Status extensi domain .xxx (dewasa)
OK, rupanya minggu ini seru lagi perdebatan di ICANN mengenai type domain address “.xxx” untuk situs-situs dewasa. Yang menjadi masalah adalah bahwa ICANN tidak bersedia (secara langsung atau tidak langsung) menjadi pihak yang menentukan apakah suatu situs memiliki content untuk orang dewasa. Perdebatan ini cukup serius sebab melibatkan bukan saja domain registrar (yang jual domain-name), tetapi juga organisasi2 agama di AS, kongres AS, koalisi “free speech” dan berbagai organisasi lainnya. Perusahaan yang memasukan permohonan (penciptaan domain .xxx) adalah ICM Registry LLC.
Perusahaan ICM Registry pertama kali memasukan permohon resmi pada tahun 2000. Permohonan ini ditolak ICANN atas dasar legalitas bahasa dalam permohonan. ICM kemudian memasukan permohon lagi ditahun 2004, yang oleh ICANN ditolak lagi tahun 2006 kemarin (atas dasar kalimat2 yang kurang jelas dalam kontrak proposal). Minggu ini ICANN harus menangani masalah ini lagi. Ada kemungkinan bahwa ICANN akan mengijinkan extensi domain .xxx ini.

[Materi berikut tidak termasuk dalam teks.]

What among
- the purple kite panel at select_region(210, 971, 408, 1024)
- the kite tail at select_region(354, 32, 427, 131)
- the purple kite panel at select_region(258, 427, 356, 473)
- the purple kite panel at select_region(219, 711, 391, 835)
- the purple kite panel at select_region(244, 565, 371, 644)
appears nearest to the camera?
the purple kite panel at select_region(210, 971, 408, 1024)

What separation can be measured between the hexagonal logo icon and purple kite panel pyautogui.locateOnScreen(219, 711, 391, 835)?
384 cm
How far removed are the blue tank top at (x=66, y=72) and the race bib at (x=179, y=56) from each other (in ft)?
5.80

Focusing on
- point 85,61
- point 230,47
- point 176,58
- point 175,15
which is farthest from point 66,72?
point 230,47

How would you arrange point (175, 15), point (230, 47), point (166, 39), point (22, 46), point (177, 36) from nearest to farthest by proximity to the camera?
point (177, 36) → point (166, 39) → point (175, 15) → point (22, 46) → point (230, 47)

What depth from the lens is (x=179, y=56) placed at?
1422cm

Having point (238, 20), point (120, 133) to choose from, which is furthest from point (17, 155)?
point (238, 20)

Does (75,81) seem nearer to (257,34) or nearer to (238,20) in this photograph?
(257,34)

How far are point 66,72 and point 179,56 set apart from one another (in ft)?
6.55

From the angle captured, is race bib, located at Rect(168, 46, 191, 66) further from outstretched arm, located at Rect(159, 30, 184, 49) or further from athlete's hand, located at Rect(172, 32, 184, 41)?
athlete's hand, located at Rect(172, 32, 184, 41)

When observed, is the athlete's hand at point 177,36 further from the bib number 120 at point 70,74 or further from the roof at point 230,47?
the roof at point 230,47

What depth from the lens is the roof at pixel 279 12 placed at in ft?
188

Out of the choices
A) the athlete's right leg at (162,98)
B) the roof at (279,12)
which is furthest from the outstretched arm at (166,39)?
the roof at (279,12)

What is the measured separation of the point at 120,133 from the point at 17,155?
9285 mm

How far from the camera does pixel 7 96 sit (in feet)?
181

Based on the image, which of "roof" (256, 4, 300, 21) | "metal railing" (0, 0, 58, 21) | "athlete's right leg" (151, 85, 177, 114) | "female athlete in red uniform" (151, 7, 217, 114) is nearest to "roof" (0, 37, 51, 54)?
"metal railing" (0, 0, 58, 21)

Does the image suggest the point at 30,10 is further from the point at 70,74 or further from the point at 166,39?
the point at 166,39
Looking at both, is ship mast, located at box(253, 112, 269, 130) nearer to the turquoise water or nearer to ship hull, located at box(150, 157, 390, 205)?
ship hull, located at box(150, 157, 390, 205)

IMHO, masalah .xxx domain name ini agak basi dan solusinya sudah telat sebab:
- Sudah banyak situs di Internet menjual content dewasa menggunakan domain name .com dan .net.
- Adalah pihak registrar penjual domain name yang sebenarnya menentukan siapa yang berhak beli .xxx domain name.
- Anak2 kecil (yang cukup pandai) dengan mudah bisa mengetik “.com” daripada “.xxx”.
Kalau memang tujuannya untuk melindungi anak-anak dari content dewasa, harus ada legislasi yang memaksakan semua penjual content itu untuk memakai .xxx domain name saja (ie. tidak boleh pakai .com atau domain type lainnya). Dengan demikian filter di PC anak bisa di pasang untuk memblokir semua lookup jenis .xxx. Jadi, sebenarnya ada baiknya kalau ICANN menginjinkan saja domain extension .xxx minggu ini. Legislasi nya bisa nanti menyusul.